For the many Republicans who feel betrayed by the Chief Justice’s opinions on ObamaCare and many other touchstone cases, whose impression is that Roberts is not the “conservative” they expected him to be, the article by Adam J. White in the November 11, 2015 issue of The Weekly Standard should be an eye-opener. See: http://www.weeklystandard.com/articles/judging-roberts_1063131.html?page=3
It is now commonplace, and not just among talk-radio hosts who style themselves conservatives, to hear Justice Roberts’s opinions critiqued on the basis of whether conservatives benefit from the outcomes of his decisions. It is almost as commonplace, among analysts who view themselves as being above the fray, to tackle the Roberts oeuvre by determining whether he generally adheres to the “original meaning” or “original intent” theories of statutory or constitutional interpretation. The salient feature of the White article is that it shows the failure of each of those approaches to identify the inner Roberts.
White’s point is that Roberts’s point is that there is no particular mode of statutory or constitutional interpretation that is necessarily the best. Yes, it should be obvious that the approach of picking winners and losers on the basis of identifying the more attractive or deserving winner (the Sotomayor method) is, in the end, a loser’s game. A bit more complex, and less-easily dismissed, are the two approaches currently in vogue: the “living document” approach that is generally favored by the political left, and the “original meaning” and “original intent” approaches generally favored by the political right. White’s view is that Justice Roberts makes a conscious effort to favor none of these approaches, and as a result he disappoints or confuses just about everyone.

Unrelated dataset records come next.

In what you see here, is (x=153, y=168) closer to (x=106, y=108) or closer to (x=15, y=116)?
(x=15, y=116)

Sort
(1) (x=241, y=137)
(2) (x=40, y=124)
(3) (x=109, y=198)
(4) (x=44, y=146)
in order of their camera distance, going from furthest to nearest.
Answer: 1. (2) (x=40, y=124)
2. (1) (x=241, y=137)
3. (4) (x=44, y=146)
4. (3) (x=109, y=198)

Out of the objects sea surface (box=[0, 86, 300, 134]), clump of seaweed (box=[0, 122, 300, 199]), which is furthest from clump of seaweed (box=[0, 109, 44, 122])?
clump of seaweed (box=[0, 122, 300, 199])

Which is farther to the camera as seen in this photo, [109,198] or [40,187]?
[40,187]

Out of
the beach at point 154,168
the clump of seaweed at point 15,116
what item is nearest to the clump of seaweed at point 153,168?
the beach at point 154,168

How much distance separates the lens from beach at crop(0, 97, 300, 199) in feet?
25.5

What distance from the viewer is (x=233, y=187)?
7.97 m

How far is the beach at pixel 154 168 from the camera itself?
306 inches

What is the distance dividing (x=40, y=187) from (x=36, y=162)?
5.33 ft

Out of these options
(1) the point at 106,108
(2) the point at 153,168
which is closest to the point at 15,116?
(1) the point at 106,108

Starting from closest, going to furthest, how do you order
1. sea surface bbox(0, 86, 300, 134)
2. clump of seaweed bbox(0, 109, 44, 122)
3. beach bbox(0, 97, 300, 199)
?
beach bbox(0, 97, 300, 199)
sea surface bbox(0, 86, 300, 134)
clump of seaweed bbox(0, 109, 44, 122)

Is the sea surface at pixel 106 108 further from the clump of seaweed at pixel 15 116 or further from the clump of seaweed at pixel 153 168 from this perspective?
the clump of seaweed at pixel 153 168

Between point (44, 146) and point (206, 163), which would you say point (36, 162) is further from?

White’s insight is that the essence of Robertsism is Separation Of Powers. The Chief Justice is a constitutionalist, but primarily in the sense that he believes the Court’s mission is to police and enforce the constitutional allocation of powers among the three branches of American government. Roberts hates it when Congress delegates too much discretion to federal agencies, by adopting laws that are too vague, too incomplete, and that thereby invest the executive branch with too much leeway to adopt regulations that go far beyond the apparent intention and scope of the law or even conflict with it – as in the notorious case of the ObamaCare statute. He is likewise offended when the President issues executive orders that represent de facto legislation and effectively by-pass Congress. He was willing to twist himself into a pretzel in order to find a way to interpret the ObamaCare statute as being constitutional, because he respects the authority of Congress – even though he might have been appalled, as a citizen, by ObamaCare. In White’s view, Roberts is not political; in his role as judge, he does not allow himself to prefer one outcome over another and he does not prefer less regulation to more regulation. He is neither a federalist nor a cheerleader for states’ rights. He reserves his cheers for democracy and is opposed to efforts to undermine the authority or the actions of Congress.
The Roberts approach carries risk. The risk in it, if not the fatal flaw, is exposed by the Obamacare fiasco, the possibility of a law that was only passed because the administration drafted it so cleverly as to mask its real intent – the very intent that Roberts professed to have discovered. In other words, the Roberts approach allows abuse, perhaps encourages it: if a White House can blow by Congress a law that is intended to mean (and can be laboriously re-written by the Supremes to mean) something quite different from what it appears to mean, the separation of powers will have been subverted, the will of the people ignored. Exactly the opposite of what Justice Roberts claims to seek.
From this observer’s conservative perspective, Roberts is the ideal Chief Justice of the United States. He carries no agenda, follows no particular school of statutory or constitutional interpretation, and does what he can to see that Congress, and only Congress, gets to make our laws. He is willing to consider original meaning, original intent, contemporary perspectives, history, and precedent. His mind is truly open, and he is indeed the “umpire” he set out to be, not a player. Would that we always had nine such justices.